§ **Dataset records**
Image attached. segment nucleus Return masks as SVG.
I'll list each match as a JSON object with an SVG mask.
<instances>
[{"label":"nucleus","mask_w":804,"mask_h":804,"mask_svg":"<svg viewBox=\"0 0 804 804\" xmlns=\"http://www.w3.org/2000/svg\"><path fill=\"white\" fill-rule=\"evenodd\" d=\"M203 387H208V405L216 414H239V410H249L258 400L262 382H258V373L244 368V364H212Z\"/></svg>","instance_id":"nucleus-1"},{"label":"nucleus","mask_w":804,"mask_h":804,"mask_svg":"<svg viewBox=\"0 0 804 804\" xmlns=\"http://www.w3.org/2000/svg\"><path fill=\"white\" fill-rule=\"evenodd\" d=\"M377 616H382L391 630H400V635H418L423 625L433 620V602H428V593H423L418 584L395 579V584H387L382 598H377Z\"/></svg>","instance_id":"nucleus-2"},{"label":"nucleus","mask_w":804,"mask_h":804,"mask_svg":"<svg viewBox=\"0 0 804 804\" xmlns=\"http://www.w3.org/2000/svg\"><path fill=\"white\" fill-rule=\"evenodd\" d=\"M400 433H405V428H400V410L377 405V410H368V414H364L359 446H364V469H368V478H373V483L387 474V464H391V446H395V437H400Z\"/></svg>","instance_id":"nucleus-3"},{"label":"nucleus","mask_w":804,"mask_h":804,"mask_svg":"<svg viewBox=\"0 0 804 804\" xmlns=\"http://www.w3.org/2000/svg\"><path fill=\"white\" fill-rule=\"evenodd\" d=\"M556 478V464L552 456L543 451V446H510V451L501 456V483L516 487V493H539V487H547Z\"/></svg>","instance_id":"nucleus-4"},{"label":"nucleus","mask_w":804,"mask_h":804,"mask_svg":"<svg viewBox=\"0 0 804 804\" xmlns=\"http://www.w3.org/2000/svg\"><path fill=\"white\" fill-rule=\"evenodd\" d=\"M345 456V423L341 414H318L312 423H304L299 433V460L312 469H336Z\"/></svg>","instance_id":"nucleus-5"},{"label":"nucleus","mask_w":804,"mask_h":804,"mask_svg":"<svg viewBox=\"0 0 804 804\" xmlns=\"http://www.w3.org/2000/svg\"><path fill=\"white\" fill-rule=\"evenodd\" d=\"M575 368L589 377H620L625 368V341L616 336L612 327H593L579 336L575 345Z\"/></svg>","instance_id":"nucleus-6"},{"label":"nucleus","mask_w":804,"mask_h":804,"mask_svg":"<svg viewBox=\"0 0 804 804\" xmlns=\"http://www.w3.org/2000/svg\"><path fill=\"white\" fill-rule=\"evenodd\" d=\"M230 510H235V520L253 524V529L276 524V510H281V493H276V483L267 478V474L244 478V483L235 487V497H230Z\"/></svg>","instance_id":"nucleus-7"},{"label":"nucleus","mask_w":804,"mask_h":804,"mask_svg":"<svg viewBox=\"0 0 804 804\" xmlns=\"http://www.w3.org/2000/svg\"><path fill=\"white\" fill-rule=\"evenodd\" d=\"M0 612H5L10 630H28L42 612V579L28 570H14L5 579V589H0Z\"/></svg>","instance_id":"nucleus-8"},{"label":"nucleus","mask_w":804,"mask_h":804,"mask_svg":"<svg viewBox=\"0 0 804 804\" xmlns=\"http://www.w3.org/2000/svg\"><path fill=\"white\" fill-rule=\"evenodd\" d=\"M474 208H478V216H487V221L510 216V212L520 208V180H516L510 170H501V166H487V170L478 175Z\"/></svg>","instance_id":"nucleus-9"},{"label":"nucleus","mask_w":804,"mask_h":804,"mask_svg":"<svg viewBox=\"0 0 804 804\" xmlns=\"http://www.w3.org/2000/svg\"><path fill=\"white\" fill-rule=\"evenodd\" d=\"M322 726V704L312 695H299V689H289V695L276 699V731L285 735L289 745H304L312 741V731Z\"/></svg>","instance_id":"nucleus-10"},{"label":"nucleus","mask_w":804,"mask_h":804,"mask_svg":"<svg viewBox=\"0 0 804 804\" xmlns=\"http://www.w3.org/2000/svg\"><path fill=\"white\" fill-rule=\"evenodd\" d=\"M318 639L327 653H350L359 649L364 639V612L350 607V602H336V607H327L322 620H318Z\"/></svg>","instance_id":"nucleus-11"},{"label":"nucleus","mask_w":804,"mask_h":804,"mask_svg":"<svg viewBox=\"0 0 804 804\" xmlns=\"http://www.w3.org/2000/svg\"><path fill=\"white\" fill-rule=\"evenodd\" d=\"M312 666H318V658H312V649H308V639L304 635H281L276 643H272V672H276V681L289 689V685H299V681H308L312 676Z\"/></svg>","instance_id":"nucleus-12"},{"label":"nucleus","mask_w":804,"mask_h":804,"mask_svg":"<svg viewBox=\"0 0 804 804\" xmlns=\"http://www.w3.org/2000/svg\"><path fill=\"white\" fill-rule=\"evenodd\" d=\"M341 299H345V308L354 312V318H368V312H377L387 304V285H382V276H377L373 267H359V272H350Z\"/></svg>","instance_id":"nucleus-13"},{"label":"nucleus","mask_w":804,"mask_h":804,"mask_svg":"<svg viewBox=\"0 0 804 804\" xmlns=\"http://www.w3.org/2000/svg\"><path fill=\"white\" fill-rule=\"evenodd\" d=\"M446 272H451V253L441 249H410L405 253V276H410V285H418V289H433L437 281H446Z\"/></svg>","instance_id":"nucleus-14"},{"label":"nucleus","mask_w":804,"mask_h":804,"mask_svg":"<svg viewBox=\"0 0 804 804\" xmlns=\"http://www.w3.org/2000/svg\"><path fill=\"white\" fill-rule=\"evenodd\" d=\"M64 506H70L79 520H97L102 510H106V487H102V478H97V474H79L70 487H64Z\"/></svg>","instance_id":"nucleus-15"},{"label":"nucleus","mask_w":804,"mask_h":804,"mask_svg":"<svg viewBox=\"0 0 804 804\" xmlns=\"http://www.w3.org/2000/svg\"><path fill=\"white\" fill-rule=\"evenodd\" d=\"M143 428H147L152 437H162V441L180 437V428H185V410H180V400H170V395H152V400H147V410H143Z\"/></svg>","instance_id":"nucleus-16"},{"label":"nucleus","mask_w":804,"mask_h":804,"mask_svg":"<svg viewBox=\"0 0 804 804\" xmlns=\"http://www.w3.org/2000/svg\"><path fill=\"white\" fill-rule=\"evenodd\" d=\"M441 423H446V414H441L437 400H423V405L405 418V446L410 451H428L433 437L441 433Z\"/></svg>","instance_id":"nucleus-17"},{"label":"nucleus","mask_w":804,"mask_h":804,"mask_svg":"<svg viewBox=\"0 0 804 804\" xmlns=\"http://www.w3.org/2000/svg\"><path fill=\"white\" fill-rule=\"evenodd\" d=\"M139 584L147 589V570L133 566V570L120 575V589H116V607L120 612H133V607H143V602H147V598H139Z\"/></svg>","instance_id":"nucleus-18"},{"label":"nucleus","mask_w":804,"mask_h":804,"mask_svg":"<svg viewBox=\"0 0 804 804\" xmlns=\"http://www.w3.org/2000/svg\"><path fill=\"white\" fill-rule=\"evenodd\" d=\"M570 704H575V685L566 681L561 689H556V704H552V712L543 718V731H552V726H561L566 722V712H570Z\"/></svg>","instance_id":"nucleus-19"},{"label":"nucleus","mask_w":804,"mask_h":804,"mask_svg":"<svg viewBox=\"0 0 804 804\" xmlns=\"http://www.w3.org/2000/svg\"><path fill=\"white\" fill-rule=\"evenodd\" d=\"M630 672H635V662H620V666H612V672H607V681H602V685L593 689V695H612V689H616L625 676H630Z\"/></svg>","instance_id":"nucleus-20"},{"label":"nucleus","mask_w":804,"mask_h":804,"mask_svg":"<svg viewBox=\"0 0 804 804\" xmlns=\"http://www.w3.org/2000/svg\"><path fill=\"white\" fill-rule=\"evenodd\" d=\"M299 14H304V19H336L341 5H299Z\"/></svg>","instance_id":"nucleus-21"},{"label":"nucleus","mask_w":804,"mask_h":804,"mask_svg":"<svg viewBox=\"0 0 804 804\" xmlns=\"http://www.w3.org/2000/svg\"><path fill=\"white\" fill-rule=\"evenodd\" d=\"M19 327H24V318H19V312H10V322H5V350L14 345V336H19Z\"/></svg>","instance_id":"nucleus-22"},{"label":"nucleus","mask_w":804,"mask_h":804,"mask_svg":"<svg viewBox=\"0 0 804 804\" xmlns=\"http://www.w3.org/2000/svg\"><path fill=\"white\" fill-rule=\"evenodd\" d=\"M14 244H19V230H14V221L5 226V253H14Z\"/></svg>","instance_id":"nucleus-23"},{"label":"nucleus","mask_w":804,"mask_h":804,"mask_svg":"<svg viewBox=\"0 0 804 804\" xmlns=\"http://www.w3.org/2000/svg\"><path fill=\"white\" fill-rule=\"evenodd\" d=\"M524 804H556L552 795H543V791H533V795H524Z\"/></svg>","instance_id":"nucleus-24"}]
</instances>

§ **Instructions for the task**
Reproduce every line without changes, from the start of the records through the line that contains "<instances>", including that line.

§ **Result below**
Image attached. segment nucleus Return masks as SVG.
I'll list each match as a JSON object with an SVG mask.
<instances>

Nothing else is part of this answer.